Please list every line below that contains the word "camera", copying each one in full. Case counts.

MATERIAL FOR THIS TASK:
'''

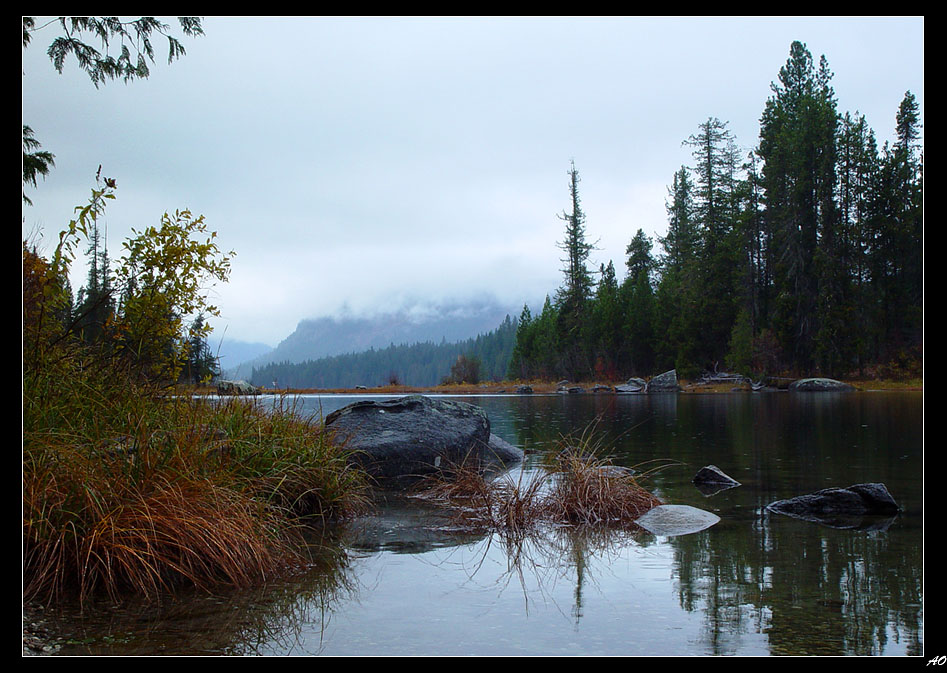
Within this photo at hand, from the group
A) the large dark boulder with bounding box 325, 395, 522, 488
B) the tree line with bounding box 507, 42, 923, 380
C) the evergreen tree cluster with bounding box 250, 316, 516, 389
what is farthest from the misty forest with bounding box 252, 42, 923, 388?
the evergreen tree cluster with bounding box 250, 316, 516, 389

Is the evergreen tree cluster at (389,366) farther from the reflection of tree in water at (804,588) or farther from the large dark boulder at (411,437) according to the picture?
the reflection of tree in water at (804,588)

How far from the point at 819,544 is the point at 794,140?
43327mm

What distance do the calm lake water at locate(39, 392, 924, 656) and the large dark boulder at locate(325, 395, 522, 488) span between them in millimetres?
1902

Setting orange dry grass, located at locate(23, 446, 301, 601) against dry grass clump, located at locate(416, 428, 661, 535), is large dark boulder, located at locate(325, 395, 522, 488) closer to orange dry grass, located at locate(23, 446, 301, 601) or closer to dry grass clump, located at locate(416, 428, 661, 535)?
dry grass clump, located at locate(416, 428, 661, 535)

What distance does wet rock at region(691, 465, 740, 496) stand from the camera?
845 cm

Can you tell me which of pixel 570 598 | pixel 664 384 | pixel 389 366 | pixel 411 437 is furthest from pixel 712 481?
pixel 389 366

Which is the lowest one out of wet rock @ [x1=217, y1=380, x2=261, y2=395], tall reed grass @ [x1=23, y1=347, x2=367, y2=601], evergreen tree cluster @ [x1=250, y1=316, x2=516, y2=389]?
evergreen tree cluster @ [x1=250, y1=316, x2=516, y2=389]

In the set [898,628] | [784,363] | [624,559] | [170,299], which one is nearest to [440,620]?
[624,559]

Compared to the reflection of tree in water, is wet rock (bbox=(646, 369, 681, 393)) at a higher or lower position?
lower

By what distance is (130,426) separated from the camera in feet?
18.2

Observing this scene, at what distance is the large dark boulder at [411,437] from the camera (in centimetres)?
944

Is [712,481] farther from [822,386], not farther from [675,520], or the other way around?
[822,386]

'''
'''

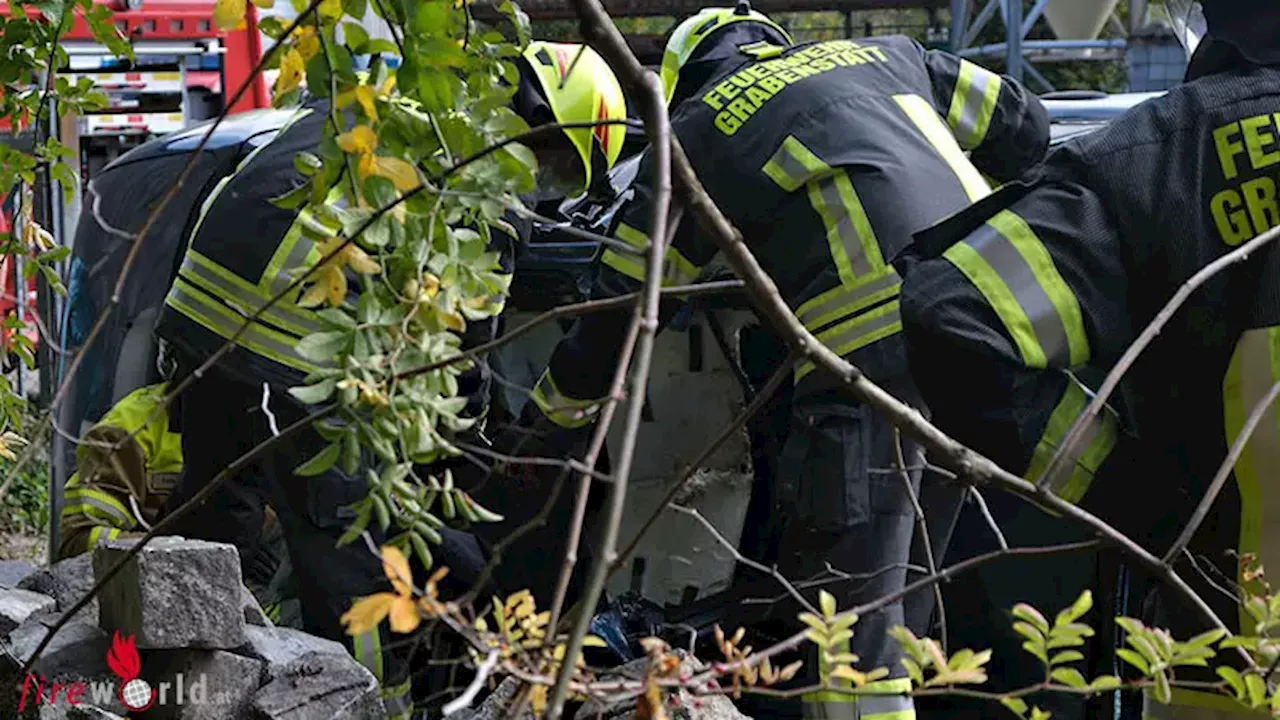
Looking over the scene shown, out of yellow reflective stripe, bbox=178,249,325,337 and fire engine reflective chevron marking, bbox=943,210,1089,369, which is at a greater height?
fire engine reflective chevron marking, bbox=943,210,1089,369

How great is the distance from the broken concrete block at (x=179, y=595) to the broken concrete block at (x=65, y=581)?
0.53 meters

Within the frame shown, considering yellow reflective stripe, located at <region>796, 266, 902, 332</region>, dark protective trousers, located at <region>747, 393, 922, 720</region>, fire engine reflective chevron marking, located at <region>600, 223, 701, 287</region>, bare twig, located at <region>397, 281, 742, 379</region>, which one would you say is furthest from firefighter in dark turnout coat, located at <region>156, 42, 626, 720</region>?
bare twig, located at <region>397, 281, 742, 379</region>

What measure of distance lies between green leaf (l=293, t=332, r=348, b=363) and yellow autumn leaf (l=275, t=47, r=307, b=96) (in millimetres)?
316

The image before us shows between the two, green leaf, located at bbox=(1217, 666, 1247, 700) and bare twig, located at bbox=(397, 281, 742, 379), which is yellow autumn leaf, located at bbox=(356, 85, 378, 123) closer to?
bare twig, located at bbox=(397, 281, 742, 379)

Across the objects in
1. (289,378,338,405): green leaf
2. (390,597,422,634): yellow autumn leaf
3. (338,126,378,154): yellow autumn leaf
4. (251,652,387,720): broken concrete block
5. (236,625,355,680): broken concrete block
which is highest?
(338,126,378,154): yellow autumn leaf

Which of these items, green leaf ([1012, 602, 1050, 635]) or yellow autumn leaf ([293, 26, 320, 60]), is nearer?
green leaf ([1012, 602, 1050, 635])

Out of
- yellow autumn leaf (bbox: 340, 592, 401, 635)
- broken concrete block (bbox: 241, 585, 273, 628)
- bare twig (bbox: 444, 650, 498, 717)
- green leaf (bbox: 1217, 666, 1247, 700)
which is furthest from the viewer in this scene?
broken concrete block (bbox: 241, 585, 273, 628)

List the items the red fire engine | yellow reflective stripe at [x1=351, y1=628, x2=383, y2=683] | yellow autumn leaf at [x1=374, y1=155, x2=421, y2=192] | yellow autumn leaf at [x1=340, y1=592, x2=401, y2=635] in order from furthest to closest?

'''

CORRECT OUTPUT:
What distance does wet rock at region(691, 465, 740, 496) stand from the camera?
By what distance is (130,426) separated from the camera in feet?
Observing this scene, at what distance is the large dark boulder at [411,437] from the camera (in centimetres)?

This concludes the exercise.